INSTRUCTIONS FOR THE TASK:
Reproduce the line that holds "scientific name: Connochaetes taurinus" together with all the lines after it up to the end of the entries.

RECORDS FOR THIS EXERCISE:
━━━

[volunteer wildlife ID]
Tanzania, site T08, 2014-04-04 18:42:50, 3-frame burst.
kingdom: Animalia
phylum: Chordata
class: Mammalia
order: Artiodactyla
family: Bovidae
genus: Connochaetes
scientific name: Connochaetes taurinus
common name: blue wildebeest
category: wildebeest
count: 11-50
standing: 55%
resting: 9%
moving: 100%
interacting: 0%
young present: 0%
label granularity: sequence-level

━━━

RESPONSE BELOW:
scientific name: Connochaetes taurinus
common name: blue wildebeest
category: wildebeest
count: 11-50
standing: 55%
resting: 9%
moving: 100%
interacting: 0%
young present: 0%
label granularity: sequence-level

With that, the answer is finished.